Please quote every line word for word.
<<<<
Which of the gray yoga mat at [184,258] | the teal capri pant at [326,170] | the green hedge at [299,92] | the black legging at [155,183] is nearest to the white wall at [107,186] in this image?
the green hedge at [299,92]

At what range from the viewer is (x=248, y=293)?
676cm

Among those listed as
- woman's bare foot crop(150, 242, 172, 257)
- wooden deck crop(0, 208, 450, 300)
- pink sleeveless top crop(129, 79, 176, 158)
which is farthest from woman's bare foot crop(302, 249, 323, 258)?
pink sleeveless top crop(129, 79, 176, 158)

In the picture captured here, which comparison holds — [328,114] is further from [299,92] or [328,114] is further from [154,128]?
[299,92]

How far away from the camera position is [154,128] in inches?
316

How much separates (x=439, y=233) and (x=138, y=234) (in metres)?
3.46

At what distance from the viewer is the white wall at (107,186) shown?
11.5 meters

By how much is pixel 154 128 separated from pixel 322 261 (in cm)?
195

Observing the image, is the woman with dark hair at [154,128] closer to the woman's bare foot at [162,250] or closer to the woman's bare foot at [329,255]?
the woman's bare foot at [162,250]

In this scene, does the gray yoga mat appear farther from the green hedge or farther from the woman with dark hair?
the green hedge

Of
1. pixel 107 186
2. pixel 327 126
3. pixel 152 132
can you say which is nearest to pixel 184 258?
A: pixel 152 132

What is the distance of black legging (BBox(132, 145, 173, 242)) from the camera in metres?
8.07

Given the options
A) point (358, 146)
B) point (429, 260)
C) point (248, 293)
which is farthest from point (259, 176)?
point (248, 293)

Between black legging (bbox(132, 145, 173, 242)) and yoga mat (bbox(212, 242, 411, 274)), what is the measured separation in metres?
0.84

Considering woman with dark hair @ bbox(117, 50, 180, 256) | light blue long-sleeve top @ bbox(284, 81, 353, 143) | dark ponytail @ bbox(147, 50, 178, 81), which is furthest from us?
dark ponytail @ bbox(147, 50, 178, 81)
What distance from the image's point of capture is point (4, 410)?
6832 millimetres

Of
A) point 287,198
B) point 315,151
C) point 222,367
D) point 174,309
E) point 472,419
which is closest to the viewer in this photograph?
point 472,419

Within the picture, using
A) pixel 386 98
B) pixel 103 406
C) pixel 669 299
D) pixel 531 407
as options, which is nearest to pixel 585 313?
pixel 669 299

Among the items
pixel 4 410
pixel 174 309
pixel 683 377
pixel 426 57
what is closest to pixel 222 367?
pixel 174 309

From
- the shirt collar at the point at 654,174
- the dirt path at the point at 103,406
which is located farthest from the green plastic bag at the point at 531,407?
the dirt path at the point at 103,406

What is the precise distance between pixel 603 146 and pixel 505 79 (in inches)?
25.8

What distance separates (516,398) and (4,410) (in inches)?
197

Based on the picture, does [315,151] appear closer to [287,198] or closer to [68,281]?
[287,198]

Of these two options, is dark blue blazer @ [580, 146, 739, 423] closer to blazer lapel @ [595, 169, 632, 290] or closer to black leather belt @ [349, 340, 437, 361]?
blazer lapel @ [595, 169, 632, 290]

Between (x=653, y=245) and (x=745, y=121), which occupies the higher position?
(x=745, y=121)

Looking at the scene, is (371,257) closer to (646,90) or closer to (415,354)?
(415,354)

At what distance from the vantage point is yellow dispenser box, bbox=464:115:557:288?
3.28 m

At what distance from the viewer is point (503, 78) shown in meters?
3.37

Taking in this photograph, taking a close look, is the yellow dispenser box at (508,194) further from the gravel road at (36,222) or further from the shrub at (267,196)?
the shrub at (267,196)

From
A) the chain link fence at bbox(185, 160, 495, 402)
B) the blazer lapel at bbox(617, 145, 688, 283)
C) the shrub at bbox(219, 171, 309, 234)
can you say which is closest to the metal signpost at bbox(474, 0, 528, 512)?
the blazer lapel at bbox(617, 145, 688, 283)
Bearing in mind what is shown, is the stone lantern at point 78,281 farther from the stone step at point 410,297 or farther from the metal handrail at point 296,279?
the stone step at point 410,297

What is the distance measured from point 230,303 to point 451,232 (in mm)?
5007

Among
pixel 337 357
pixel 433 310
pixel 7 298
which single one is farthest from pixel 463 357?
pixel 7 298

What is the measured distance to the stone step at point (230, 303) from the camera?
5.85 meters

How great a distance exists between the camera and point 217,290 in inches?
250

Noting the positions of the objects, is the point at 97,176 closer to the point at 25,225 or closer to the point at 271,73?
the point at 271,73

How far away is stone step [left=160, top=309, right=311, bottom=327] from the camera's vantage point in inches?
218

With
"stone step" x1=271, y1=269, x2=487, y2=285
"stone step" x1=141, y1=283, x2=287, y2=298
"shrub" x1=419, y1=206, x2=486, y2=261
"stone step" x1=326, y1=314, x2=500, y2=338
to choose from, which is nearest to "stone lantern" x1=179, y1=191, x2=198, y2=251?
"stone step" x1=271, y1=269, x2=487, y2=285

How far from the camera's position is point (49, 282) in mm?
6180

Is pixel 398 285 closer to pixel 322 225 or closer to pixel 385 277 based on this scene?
>>>>
* [REPLY]
Which of the gray yoga mat at [184,258] | the teal capri pant at [326,170] | the green hedge at [299,92] | the black legging at [155,183] is nearest to the white wall at [107,186] in this image?
the green hedge at [299,92]

At what range from the viewer is (x=248, y=293)?
676cm

Among those listed as
- woman's bare foot crop(150, 242, 172, 257)
- wooden deck crop(0, 208, 450, 300)
- pink sleeveless top crop(129, 79, 176, 158)
which is farthest from woman's bare foot crop(302, 249, 323, 258)?
pink sleeveless top crop(129, 79, 176, 158)

In the picture captured here, which comparison holds — [328,114] is further from [299,92] or [328,114] is further from [154,128]?
[299,92]

How far away from the camera position is [154,128] in inches?
316

How much separates (x=439, y=233) and (x=138, y=234) (in metres)?
3.46

At what distance from the viewer is the white wall at (107,186) shown?
11.5 meters

By how much is pixel 154 128 separated from pixel 322 261 (in cm)?
195

Observing the image, is the woman with dark hair at [154,128] closer to the woman's bare foot at [162,250] or closer to the woman's bare foot at [329,255]?
the woman's bare foot at [162,250]

In this scene, does the gray yoga mat appear farther from the green hedge or farther from the woman with dark hair?
the green hedge

Of
1. pixel 107 186
2. pixel 327 126
3. pixel 152 132
can you say which is nearest to pixel 184 258?
A: pixel 152 132

What is the distance of black legging (BBox(132, 145, 173, 242)) from the camera in metres?
8.07

Given the options
A) point (358, 146)
B) point (429, 260)
C) point (248, 293)
which is farthest from point (259, 176)?
point (248, 293)

Between black legging (bbox(132, 145, 173, 242)) and yoga mat (bbox(212, 242, 411, 274)), what is the measured separation in metres?
0.84

Considering woman with dark hair @ bbox(117, 50, 180, 256) | light blue long-sleeve top @ bbox(284, 81, 353, 143) | dark ponytail @ bbox(147, 50, 178, 81), which is furthest from us?
dark ponytail @ bbox(147, 50, 178, 81)
What distance from the image's point of capture is point (4, 410)?
6832 millimetres

Of
A) point 287,198
B) point 315,151
C) point 222,367
D) point 174,309
E) point 472,419
which is closest to the viewer in this photograph?
point 472,419

Within the picture, using
A) pixel 386 98
B) pixel 103 406
C) pixel 669 299
D) pixel 531 407
as options, which is nearest to pixel 585 313?
pixel 669 299

Among the items
pixel 4 410
pixel 174 309
pixel 683 377
pixel 426 57
what is closest to pixel 222 367?
pixel 174 309

From
- the shirt collar at the point at 654,174
- the dirt path at the point at 103,406
which is located farthest from the green plastic bag at the point at 531,407?
the dirt path at the point at 103,406

What is the precise distance between pixel 603 146 and pixel 505 79 (in inches)?
25.8

What distance separates (516,398) and (4,410) (in inches)?
197

Based on the picture, does [315,151] appear closer to [287,198] or closer to [68,281]?
[287,198]

Of these two options, is dark blue blazer @ [580, 146, 739, 423] closer to blazer lapel @ [595, 169, 632, 290] or closer to black leather belt @ [349, 340, 437, 361]?
blazer lapel @ [595, 169, 632, 290]

Between (x=653, y=245) and (x=745, y=121), which occupies the higher position?
(x=745, y=121)

Looking at the scene, is (371,257) closer to (646,90) or closer to (415,354)?
(415,354)

At what distance from the vantage point is yellow dispenser box, bbox=464:115:557:288?
3.28 m

At what distance from the viewer is point (503, 78) shown in meters?
3.37

Taking in this photograph, taking a close look, is the yellow dispenser box at (508,194) further from the gravel road at (36,222) or further from the shrub at (267,196)?
the shrub at (267,196)

From
A) the chain link fence at bbox(185, 160, 495, 402)
B) the blazer lapel at bbox(617, 145, 688, 283)
C) the shrub at bbox(219, 171, 309, 234)
can you say which is closest to the metal signpost at bbox(474, 0, 528, 512)?
the blazer lapel at bbox(617, 145, 688, 283)
Bearing in mind what is shown, is the stone lantern at point 78,281 farther from the stone step at point 410,297 or farther from the metal handrail at point 296,279?
the stone step at point 410,297

What is the distance measured from point 230,303 to point 451,232 (in mm)?
5007

Among
pixel 337 357
pixel 433 310
pixel 7 298
which single one is farthest from pixel 463 357?
pixel 7 298

What is the measured distance to the stone step at point (230, 303) from the camera?
5.85 meters

How great a distance exists between the camera and point 217,290 in inches?
250

Noting the positions of the objects, is the point at 97,176 closer to the point at 25,225 or closer to the point at 271,73?
the point at 271,73

How far away is stone step [left=160, top=309, right=311, bottom=327] from the camera's vantage point in inches?
218

With
"stone step" x1=271, y1=269, x2=487, y2=285
"stone step" x1=141, y1=283, x2=287, y2=298
"shrub" x1=419, y1=206, x2=486, y2=261
"stone step" x1=326, y1=314, x2=500, y2=338
to choose from, which is nearest to "stone lantern" x1=179, y1=191, x2=198, y2=251?
"stone step" x1=271, y1=269, x2=487, y2=285

How far from the camera's position is point (49, 282) in mm?
6180

Is pixel 398 285 closer to pixel 322 225 or closer to pixel 385 277 based on this scene?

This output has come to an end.